▸ WORK ORDER:
Each entry has to be given again in its exact wording, and no picture may appear in the result.

▸ DATA RECORDS:
******

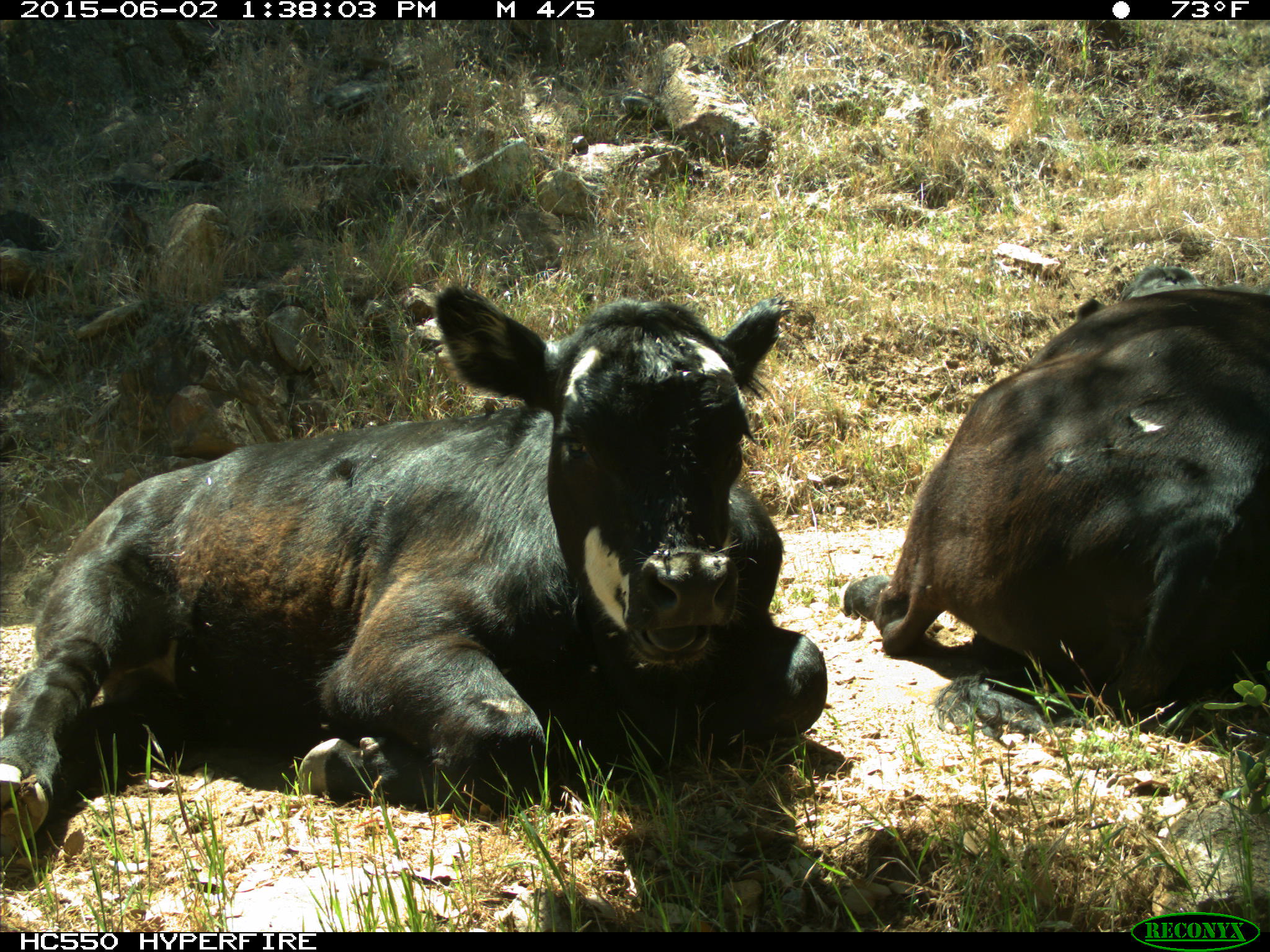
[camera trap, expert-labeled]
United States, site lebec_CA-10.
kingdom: Animalia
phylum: Chordata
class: Mammalia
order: Artiodactyla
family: Bovidae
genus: Bos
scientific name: Bos taurus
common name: domestic cow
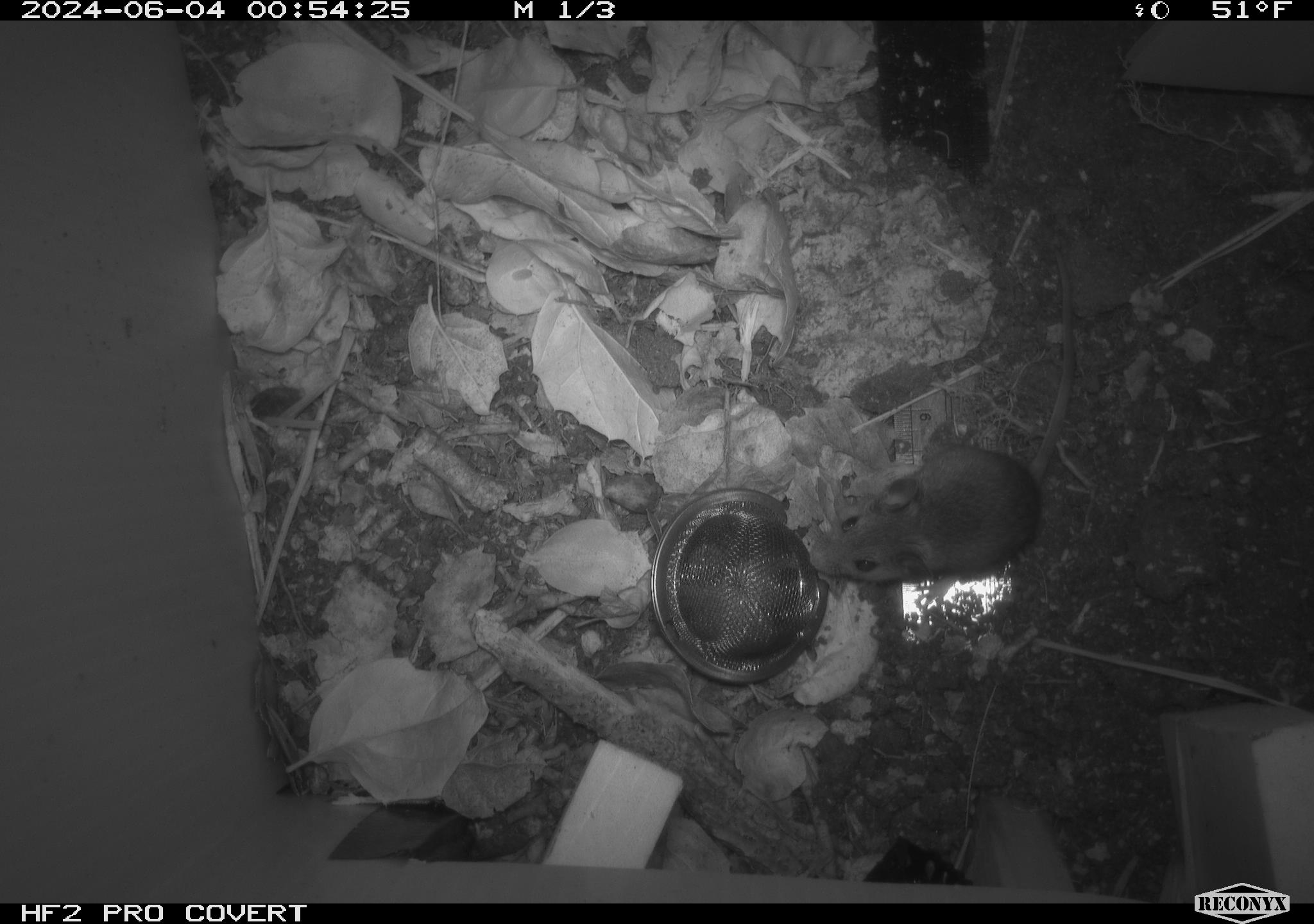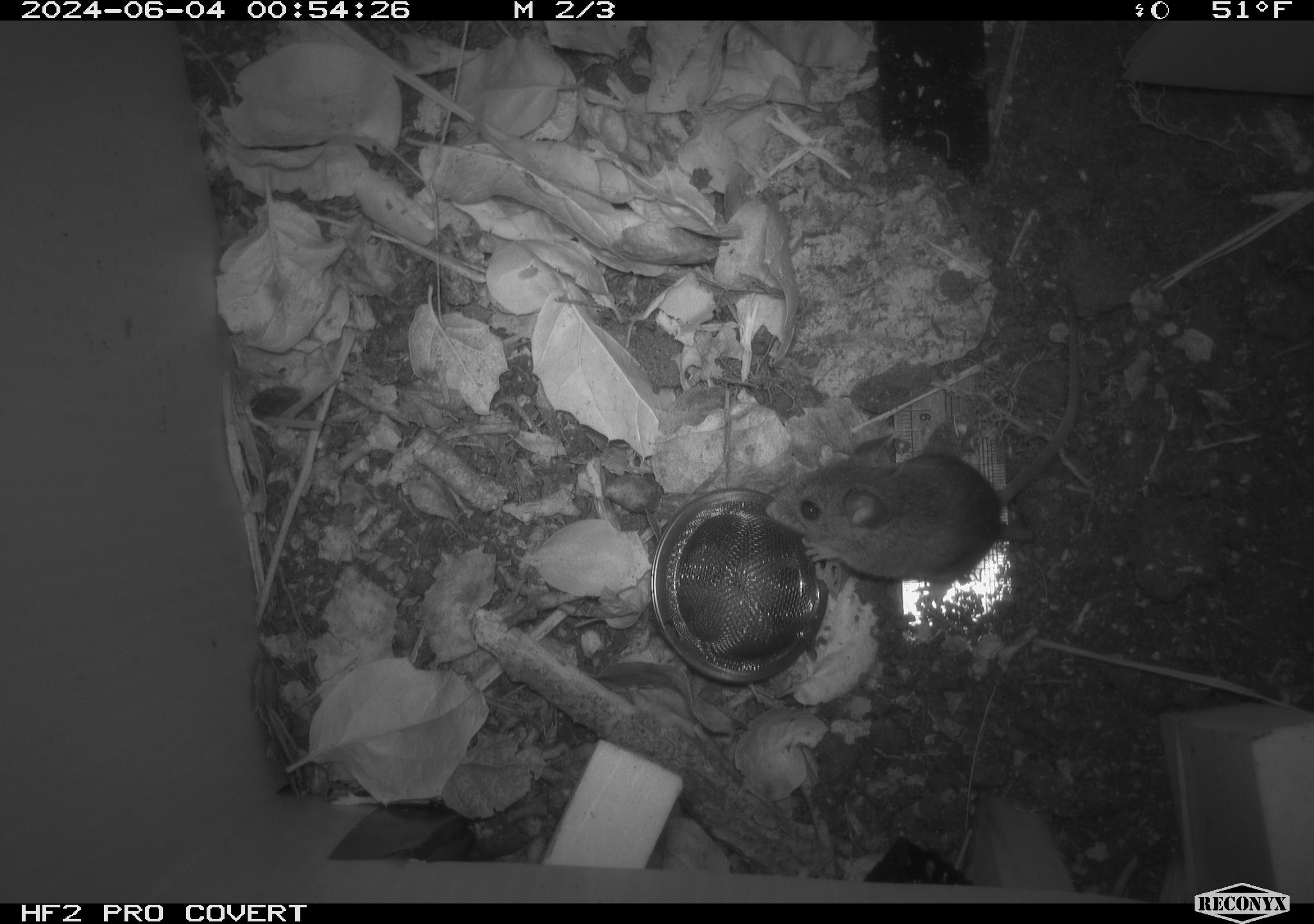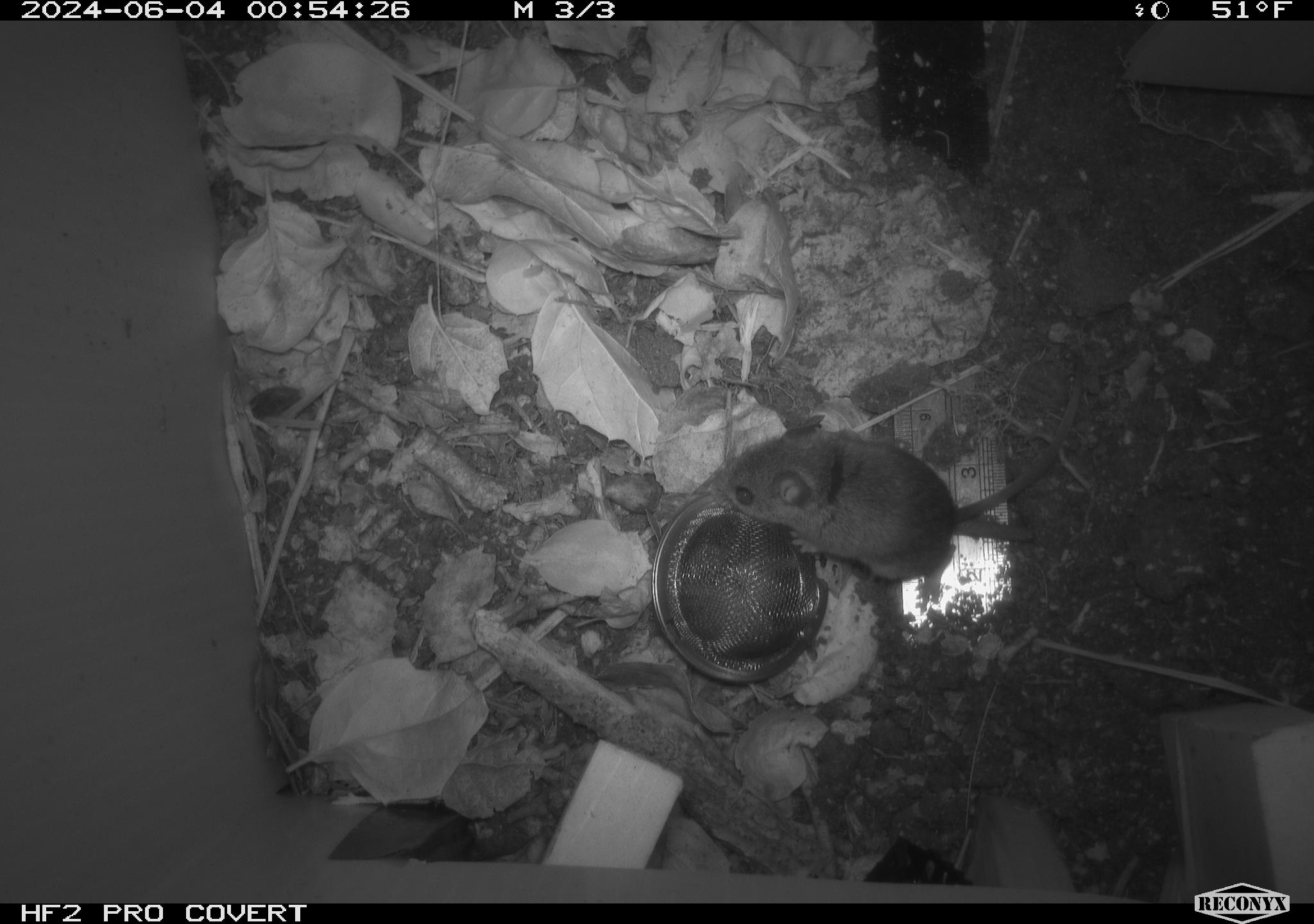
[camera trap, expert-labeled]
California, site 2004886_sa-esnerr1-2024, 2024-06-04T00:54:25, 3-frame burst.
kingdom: Animalia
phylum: Chordata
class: Mammalia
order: Rodentia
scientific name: Rodentia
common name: rodent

******

▸ ANSWER FOR THIS EXERCISE:
[camera trap, expert-labeled]
United States, site lebec_CA-10.
kingdom: Animalia
phylum: Chordata
class: Mammalia
order: Artiodactyla
family: Bovidae
genus: Bos
scientific name: Bos taurus
common name: domestic cow
[camera trap, expert-labeled]
California, site 2004886_sa-esnerr1-2024, 2024-06-04T00:54:25, 3-frame burst.
kingdom: Animalia
phylum: Chordata
class: Mammalia
order: Rodentia
scientific name: Rodentia
common name: rodent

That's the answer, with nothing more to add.